If it were up to her, Pinkett Smith never would have starred opposite her husband, Will Smith, in his Muhammad Ali biopic. "I was really terrified to take that role," she says of playing Ali’s first wife, Sonji. "I had never seen real-life couples successfully have chemistry on screen, and this was too important a film for Will.

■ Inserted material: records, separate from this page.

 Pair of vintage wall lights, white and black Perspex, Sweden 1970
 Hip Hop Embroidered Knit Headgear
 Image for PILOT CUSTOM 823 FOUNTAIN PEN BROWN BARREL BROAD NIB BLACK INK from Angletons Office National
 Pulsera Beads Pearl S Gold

I didn’t want to mess it up." But director Michael Mann (with whom she’d reunite for 2004’s Collateral) wouldn’t take no for an answer — and she’s thankful for what was a "very fulfilling experience."

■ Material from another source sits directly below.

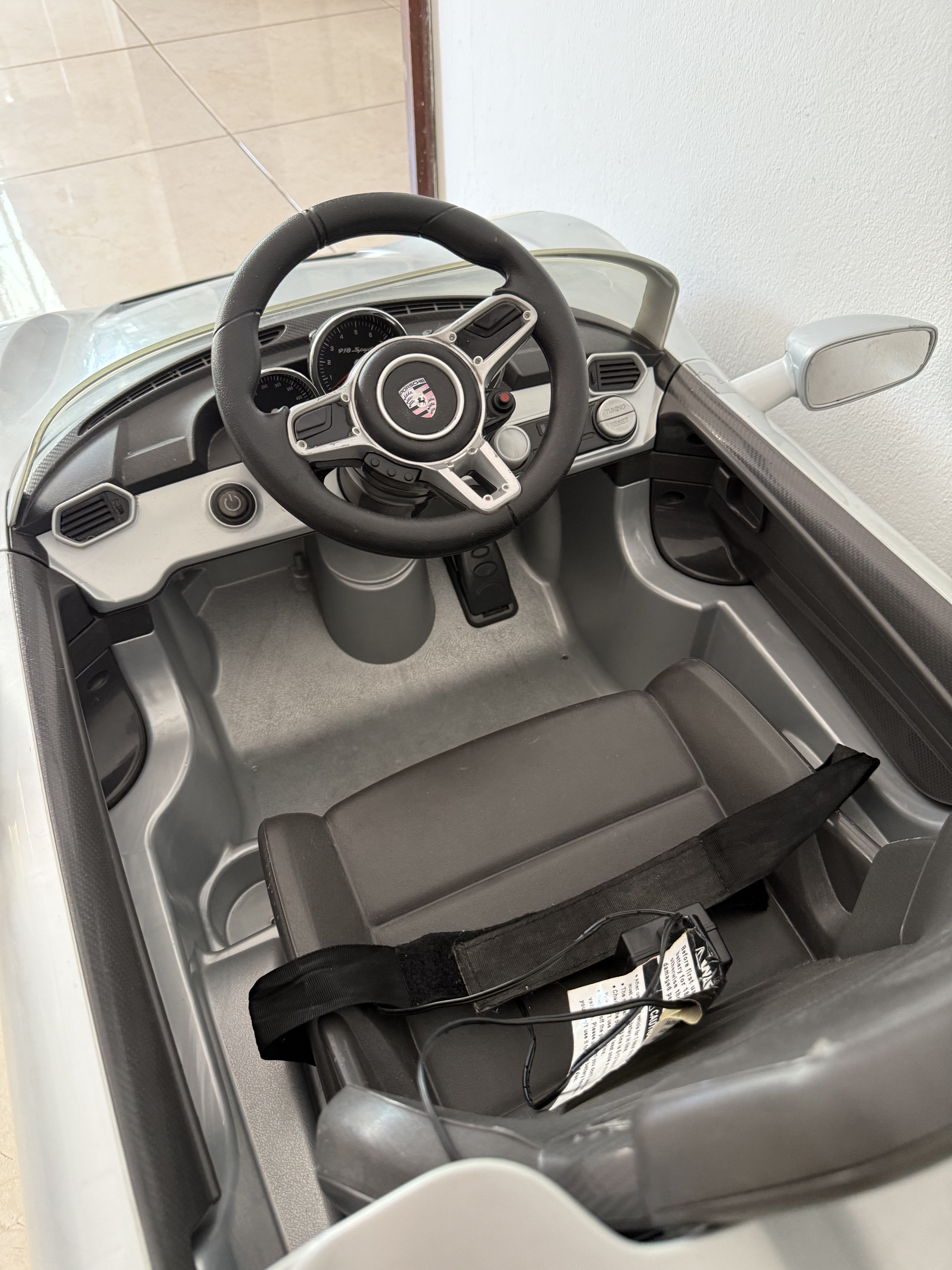coches y sillas - carro electrico Porsche para niños desde 3+ años  2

The Matrix Reloaded and The Matrix Revolutions (2003)
Will Smith famously passed on playing Neo in The Matrix, but his wife, who was originally up for Trinity, saw what her husband couldn’t. "I knew it would be revolutionary," she recalls. "I was like, 'Will, you’ve got to do this movie!' He didn’t fully get it, but I did." While Carrie-Anne Moss ended up being cast as Trinity, the Wachowskis wrote the character of Niobe in the sequels specifically for Pinkett Smith, who thinks it worked out for the best. "I thought Carrie-Anne was the perfect Trinity, and there was no way I could do what she did," Pinkett Smith says. "And that’s the only time in my career I’ve said that about losing a role."

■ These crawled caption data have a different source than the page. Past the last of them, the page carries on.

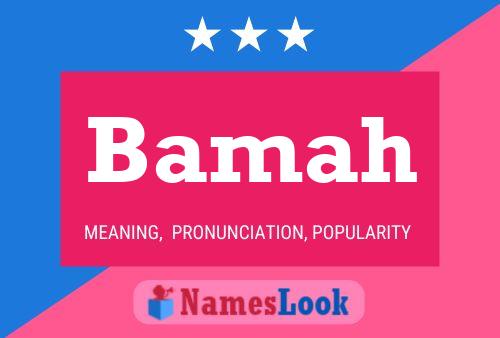 ملصق اسم Bamah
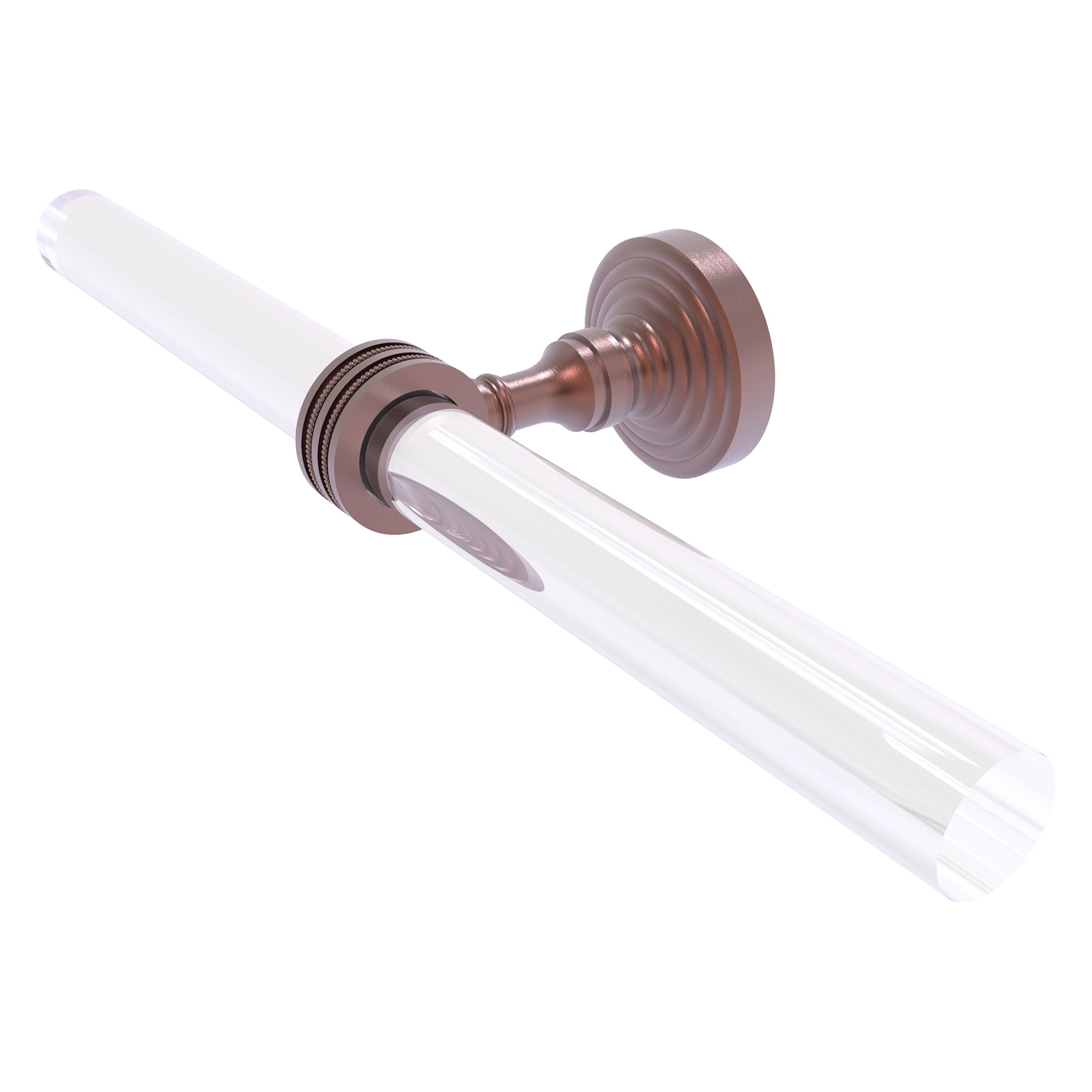 Allied Brass PG-HTBD-2-CA Pacific Grove 15-in double Antique Copper Wall mount Double Towel Bar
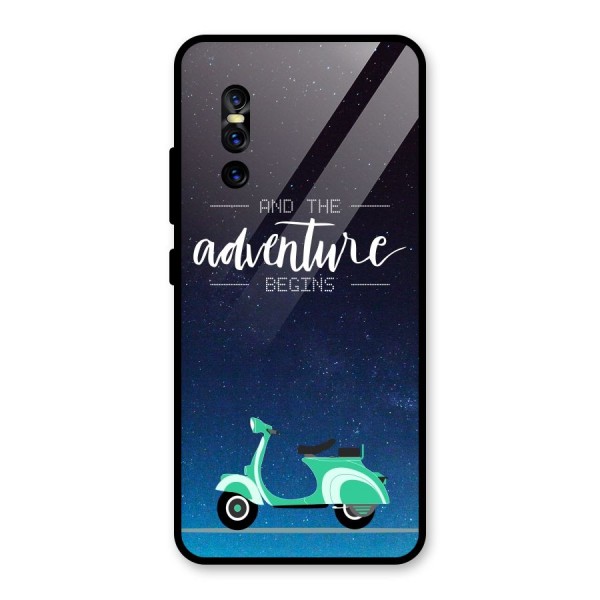 Adventure Scooter Glass Back Case for Vivo V15 Pro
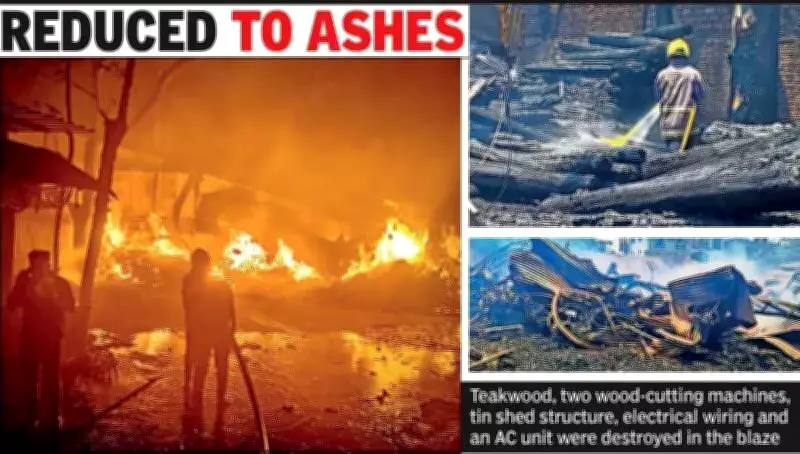 Massive Fire at Two Timber Yards in Nagpur Causes Rs1.25 Crore Loss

As a comic book fan, Pinkett Smith was thrilled to step into the world of Batman and get the chance to go full villain in the Fox series. “That was one of my favorite characters I’ve ever played,” she reveals of crime boss Fish Mooney. "People would be like, 'Oh my God, you’re so nice and Fish is so mean.' And I’m saying to myself, 'Man, that’s play mean. I would hate for people to see the real serious mean me.' [Laughs] She was my fun mean alter-ego."
Magic Mike XXL (2015)
While she hadn’t seen the original Magic Mike, a call from star Channing Tatum quickly got her interested in playing powerful, seductive strip-club owner Rome in the sequel. Tatum told the actress that the role was originally written for a man, but he wanted to turn it into a female character — a notion that Pinkett Smith felt could "empower the female audience in their sexuality." Plus, a little eye candy never hurts. "On that set, I probably had the most fun of my career, just being around those fine-ass men all day long," she says with a laugh.
Girls Trip (2017)
For the surprise box office hit costarring Tiffany Haddish, Queen Latifah, and Regina Hall, Pinkett Smith got to do something different: be funny on screen. "I don’t do comedy a lot, so it’s not when I feel most natural, even though I feel like I’m a funny person in life," she says. However, while playing uptight divorced mom Lisa, the star felt she was "amongst women who knew how to create a safe space and support each other." And she's "hoping" they can do it again with a sequel.
Red Table Talk (2018-Present)
Looking to start "authentic conversations," Pinkett Smith teamed with her mother, Adrienne Banfield-Norris, 65, and daughter, Willow, 18, to launch a talk show set in her own home. "It was time to talk about difficult subjects that people tend to shy away from," says Pinkett Smith. Buzzworthy guests like Leah Remini and Jordyn Woods helped the Facebook Watch show go viral, but it’s the evolution of her cohosts and the show’s impact on their relationship that make Pinkett Smith most proud: "It’s been a wonderful healing between the three of us."
Angel Has Fallen (2019)
Inspired by The Fugitive, the third film in the Olympus Has Fallen series finds Pinkett Smith starring as the Tommy Lee Jones to Gerard Butler’s Harrison Ford. "The material is a beautiful draw, but at this time of my life, a lot of the draw for me is the people I get to work with," says Pinkett Smith, who plays FBI agent Helen Thompson in the action-thriller. "And chasing Gerard Butler with a gun is not a bad way to spend my time!"